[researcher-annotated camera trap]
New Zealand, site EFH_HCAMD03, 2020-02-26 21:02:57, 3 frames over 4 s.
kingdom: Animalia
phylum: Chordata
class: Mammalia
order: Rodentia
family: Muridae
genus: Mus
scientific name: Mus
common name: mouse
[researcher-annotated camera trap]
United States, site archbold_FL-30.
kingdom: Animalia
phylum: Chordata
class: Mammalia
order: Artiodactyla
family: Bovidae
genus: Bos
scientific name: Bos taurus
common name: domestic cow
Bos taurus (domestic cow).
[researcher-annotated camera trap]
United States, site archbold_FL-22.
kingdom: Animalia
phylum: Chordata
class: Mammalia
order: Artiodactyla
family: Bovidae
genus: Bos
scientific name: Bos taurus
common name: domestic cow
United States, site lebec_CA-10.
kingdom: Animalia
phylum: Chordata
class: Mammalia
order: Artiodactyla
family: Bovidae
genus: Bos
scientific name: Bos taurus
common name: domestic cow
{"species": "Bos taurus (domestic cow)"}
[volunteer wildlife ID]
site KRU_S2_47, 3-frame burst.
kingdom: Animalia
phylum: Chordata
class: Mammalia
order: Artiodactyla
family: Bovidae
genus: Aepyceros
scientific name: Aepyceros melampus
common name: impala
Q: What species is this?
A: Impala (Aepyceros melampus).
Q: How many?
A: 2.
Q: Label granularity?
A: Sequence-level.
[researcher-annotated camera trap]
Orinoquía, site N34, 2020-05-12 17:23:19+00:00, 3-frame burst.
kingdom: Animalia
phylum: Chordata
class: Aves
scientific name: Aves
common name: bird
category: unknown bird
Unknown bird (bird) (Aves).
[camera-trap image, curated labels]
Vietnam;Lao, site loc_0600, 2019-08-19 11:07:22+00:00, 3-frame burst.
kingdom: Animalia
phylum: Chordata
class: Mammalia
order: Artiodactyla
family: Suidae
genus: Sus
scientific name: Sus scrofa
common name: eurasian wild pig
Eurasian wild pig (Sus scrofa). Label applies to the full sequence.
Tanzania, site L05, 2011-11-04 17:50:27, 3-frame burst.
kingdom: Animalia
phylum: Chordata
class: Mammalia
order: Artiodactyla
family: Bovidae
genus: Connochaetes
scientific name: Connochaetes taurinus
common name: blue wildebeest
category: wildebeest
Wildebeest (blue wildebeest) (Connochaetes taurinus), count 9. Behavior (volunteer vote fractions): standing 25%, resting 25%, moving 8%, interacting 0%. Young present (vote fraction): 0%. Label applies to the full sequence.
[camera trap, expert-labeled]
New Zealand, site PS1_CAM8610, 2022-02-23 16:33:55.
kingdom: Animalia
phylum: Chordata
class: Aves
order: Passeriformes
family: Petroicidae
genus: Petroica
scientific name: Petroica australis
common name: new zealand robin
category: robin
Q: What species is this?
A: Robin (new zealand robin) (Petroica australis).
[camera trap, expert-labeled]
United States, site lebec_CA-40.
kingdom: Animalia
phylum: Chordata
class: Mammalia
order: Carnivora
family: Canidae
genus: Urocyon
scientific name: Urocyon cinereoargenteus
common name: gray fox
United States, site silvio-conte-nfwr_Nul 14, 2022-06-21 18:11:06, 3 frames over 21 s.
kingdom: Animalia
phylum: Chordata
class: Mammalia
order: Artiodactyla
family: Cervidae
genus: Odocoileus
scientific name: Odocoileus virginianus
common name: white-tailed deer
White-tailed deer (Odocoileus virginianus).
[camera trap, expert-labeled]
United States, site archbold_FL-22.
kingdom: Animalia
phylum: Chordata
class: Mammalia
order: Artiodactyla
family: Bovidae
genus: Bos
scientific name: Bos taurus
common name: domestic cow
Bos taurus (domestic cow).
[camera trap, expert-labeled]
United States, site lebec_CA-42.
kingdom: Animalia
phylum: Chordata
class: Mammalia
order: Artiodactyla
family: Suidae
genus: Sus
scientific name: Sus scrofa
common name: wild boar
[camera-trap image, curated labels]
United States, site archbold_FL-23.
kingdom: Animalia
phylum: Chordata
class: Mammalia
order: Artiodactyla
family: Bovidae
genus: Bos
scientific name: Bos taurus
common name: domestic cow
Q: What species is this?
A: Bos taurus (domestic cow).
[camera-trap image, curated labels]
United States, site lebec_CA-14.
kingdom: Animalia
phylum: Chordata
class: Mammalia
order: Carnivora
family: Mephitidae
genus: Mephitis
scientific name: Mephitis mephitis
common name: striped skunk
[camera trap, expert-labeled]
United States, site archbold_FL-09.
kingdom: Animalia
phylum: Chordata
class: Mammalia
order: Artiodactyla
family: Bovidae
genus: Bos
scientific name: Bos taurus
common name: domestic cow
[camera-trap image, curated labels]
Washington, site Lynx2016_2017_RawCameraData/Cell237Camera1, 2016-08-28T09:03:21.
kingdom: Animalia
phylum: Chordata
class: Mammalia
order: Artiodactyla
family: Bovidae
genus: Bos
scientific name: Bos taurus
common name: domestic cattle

━━━━━━━━━━

● **PROBLEM TO WORK ON**: Could you transcribe the whole listing above without any edits?

● **SOLVED PROBLEM**:
[researcher-annotated camera trap]
New Zealand, site EFH_HCAMD03, 2020-02-26 21:02:57, 3 frames over 4 s.
kingdom: Animalia
phylum: Chordata
class: Mammalia
order: Rodentia
family: Muridae
genus: Mus
scientific name: Mus
common name: mouse
[researcher-annotated camera trap]
United States, site archbold_FL-30.
kingdom: Animalia
phylum: Chordata
class: Mammalia
order: Artiodactyla
family: Bovidae
genus: Bos
scientific name: Bos taurus
common name: domestic cow
Bos taurus (domestic cow).
[researcher-annotated camera trap]
United States, site archbold_FL-22.
kingdom: Animalia
phylum: Chordata
class: Mammalia
order: Artiodactyla
family: Bovidae
genus: Bos
scientific name: Bos taurus
common name: domestic cow
United States, site lebec_CA-10.
kingdom: Animalia
phylum: Chordata
class: Mammalia
order: Artiodactyla
family: Bovidae
genus: Bos
scientific name: Bos taurus
common name: domestic cow
{"species": "Bos taurus (domestic cow)"}
[volunteer wildlife ID]
site KRU_S2_47, 3-frame burst.
kingdom: Animalia
phylum: Chordata
class: Mammalia
order: Artiodactyla
family: Bovidae
genus: Aepyceros
scientific name: Aepyceros melampus
common name: impala
Q: What species is this?
A: Impala (Aepyceros melampus).
Q: How many?
A: 2.
Q: Label granularity?
A: Sequence-level.
[researcher-annotated camera trap]
Orinoquía, site N34, 2020-05-12 17:23:19+00:00, 3-frame burst.
kingdom: Animalia
phylum: Chordata
class: Aves
scientific name: Aves
common name: bird
category: unknown bird
Unknown bird (bird) (Aves).
[camera-trap image, curated labels]
Vietnam;Lao, site loc_0600, 2019-08-19 11:07:22+00:00, 3-frame burst.
kingdom: Animalia
phylum: Chordata
class: Mammalia
order: Artiodactyla
family: Suidae
genus: Sus
scientific name: Sus scrofa
common name: eurasian wild pig
Eurasian wild pig (Sus scrofa). Label applies to the full sequence.
Tanzania, site L05, 2011-11-04 17:50:27, 3-frame burst.
kingdom: Animalia
phylum: Chordata
class: Mammalia
order: Artiodactyla
family: Bovidae
genus: Connochaetes
scientific name: Connochaetes taurinus
common name: blue wildebeest
category: wildebeest
Wildebeest (blue wildebeest) (Connochaetes taurinus), count 9. Behavior (volunteer vote fractions): standing 25%, resting 25%, moving 8%, interacting 0%. Young present (vote fraction): 0%. Label applies to the full sequence.
[camera trap, expert-labeled]
New Zealand, site PS1_CAM8610, 2022-02-23 16:33:55.
kingdom: Animalia
phylum: Chordata
class: Aves
order: Passeriformes
family: Petroicidae
genus: Petroica
scientific name: Petroica australis
common name: new zealand robin
category: robin
Q: What species is this?
A: Robin (new zealand robin) (Petroica australis).
[camera trap, expert-labeled]
United States, site lebec_CA-40.
kingdom: Animalia
phylum: Chordata
class: Mammalia
order: Carnivora
family: Canidae
genus: Urocyon
scientific name: Urocyon cinereoargenteus
common name: gray fox
United States, site silvio-conte-nfwr_Nul 14, 2022-06-21 18:11:06, 3 frames over 21 s.
kingdom: Animalia
phylum: Chordata
class: Mammalia
order: Artiodactyla
family: Cervidae
genus: Odocoileus
scientific name: Odocoileus virginianus
common name: white-tailed deer
White-tailed deer (Odocoileus virginianus).
[camera trap, expert-labeled]
United States, site archbold_FL-22.
kingdom: Animalia
phylum: Chordata
class: Mammalia
order: Artiodactyla
family: Bovidae
genus: Bos
scientific name: Bos taurus
common name: domestic cow
Bos taurus (domestic cow).
[camera trap, expert-labeled]
United States, site lebec_CA-42.
kingdom: Animalia
phylum: Chordata
class: Mammalia
order: Artiodactyla
family: Suidae
genus: Sus
scientific name: Sus scrofa
common name: wild boar
[camera-trap image, curated labels]
United States, site archbold_FL-23.
kingdom: Animalia
phylum: Chordata
class: Mammalia
order: Artiodactyla
family: Bovidae
genus: Bos
scientific name: Bos taurus
common name: domestic cow
Q: What species is this?
A: Bos taurus (domestic cow).
[camera-trap image, curated labels]
United States, site lebec_CA-14.
kingdom: Animalia
phylum: Chordata
class: Mammalia
order: Carnivora
family: Mephitidae
genus: Mephitis
scientific name: Mephitis mephitis
common name: striped skunk
[camera trap, expert-labeled]
United States, site archbold_FL-09.
kingdom: Animalia
phylum: Chordata
class: Mammalia
order: Artiodactyla
family: Bovidae
genus: Bos
scientific name: Bos taurus
common name: domestic cow
[camera-trap image, curated labels]
Washington, site Lynx2016_2017_RawCameraData/Cell237Camera1, 2016-08-28T09:03:21.
kingdom: Animalia
phylum: Chordata
class: Mammalia
order: Artiodactyla
family: Bovidae
genus: Bos
scientific name: Bos taurus
common name: domestic cattle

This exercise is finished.